A claimant has been awarded costs of more than 20 times the value of the damages they received in a ‘relatively low value’ claim over the performance of solar panels.

Judge Richard Pearce summarily assessed the claimant’s costs at £64,054.20 including VAT after entering judgment in the sum of £2,850.12, inclusive of interest, in July.

In Hodgson v Creation Consumer Finance, the court was asked to assess the costs of a claim brought under the now-defunct capped costs list pilot scheme – which imposed an overall cap of £80,000 plus VAT, court fees, costs relating to enforcement and wasted costs.

The claimant had sought around £16,000 from the defendant, which funded the purchase of the panels by a debtor-creditor-supplier agreement within the meaning of section 12 of the Consumer Credit Act 1974 and therefore had a statutory liability for losses caused by any misrepresentation by the supplier.

Solar panel

Judge Richard Pearce: Costs are not disproportionate due to ‘broader issues of principle’ at stake in ‘relatively low value’ claim over solar panels

Pearce said the litigation was of ‘relatively low value, such that costs would quickly become disproportionate’, in a ruling last month which was published today.

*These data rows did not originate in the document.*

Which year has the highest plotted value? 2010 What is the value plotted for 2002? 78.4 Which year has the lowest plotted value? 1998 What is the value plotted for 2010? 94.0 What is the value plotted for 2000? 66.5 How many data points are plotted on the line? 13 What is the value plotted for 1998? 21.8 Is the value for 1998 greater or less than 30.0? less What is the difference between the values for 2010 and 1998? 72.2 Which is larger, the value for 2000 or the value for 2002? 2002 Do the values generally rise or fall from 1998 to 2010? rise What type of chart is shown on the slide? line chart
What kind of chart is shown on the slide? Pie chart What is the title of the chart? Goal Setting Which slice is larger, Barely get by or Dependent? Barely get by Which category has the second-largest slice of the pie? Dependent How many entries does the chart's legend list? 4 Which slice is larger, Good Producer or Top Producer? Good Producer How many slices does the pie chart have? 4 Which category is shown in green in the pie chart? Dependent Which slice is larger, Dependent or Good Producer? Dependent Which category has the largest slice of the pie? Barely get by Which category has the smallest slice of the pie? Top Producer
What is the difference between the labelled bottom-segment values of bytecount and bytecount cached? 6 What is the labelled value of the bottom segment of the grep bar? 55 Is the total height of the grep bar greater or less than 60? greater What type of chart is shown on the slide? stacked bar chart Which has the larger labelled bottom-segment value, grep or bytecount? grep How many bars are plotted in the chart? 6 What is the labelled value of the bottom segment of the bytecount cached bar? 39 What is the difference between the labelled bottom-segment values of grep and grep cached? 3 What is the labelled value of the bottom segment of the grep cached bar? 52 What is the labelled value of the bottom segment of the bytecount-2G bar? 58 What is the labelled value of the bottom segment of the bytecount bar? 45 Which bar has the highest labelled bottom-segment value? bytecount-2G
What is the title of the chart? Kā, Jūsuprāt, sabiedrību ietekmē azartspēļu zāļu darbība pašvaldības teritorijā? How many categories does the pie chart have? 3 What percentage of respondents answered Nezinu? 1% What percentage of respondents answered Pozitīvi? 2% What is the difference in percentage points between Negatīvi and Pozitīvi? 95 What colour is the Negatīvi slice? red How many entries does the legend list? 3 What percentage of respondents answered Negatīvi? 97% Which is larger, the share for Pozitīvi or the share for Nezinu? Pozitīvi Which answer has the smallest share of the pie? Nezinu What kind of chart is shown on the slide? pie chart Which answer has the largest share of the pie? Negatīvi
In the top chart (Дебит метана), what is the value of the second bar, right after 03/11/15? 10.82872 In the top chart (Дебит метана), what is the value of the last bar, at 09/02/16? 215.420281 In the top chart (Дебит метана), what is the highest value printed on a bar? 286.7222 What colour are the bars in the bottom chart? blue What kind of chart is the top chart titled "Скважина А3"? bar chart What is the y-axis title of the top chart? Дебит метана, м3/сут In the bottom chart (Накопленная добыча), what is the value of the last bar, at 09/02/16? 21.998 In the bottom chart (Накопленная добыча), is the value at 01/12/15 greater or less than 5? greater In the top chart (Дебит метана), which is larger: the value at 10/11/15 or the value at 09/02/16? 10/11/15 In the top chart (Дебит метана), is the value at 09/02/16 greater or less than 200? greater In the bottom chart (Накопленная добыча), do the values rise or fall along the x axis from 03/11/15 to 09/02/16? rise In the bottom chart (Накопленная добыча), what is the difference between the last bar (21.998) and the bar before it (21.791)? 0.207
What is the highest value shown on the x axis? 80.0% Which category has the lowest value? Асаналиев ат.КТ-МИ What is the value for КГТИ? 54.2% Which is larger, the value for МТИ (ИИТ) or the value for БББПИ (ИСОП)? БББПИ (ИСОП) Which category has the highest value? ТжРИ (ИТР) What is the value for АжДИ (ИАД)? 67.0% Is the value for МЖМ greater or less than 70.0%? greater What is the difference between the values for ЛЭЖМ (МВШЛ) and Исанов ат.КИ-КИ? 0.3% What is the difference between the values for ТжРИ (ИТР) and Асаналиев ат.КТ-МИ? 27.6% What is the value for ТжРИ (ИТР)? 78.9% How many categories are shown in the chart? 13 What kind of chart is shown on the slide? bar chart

However, the judge also said that ‘issues as to the measure of performance of the solar panels and the calculation of future losses certainly involve broader issues of principle’ on which there was ‘no authority on the nature or assessment of such contingencies in this context’.

‘It follows from the low value of this case but [the] importance of this case to other potential cases, that the costs that are reasonable and proportionate are likely to bear little relationship to the value of the case,’ Pearce added. ‘For example, given the potential impact [of] the judgment in the resolution of other cases, both parties instructed silks in this case. This was reasonable.’

The judge concluded: ‘I am satisfied that the reasonable and proportionate phase costs within the caps contained in the capped costs pilot are £53,743.50. Given the nature of the issues … I do not consider this figure to be disproportionate, notwithstanding the low value of the claim.’

Including VAT, Pearce assessed the claimant’s total costs at £64,054.20.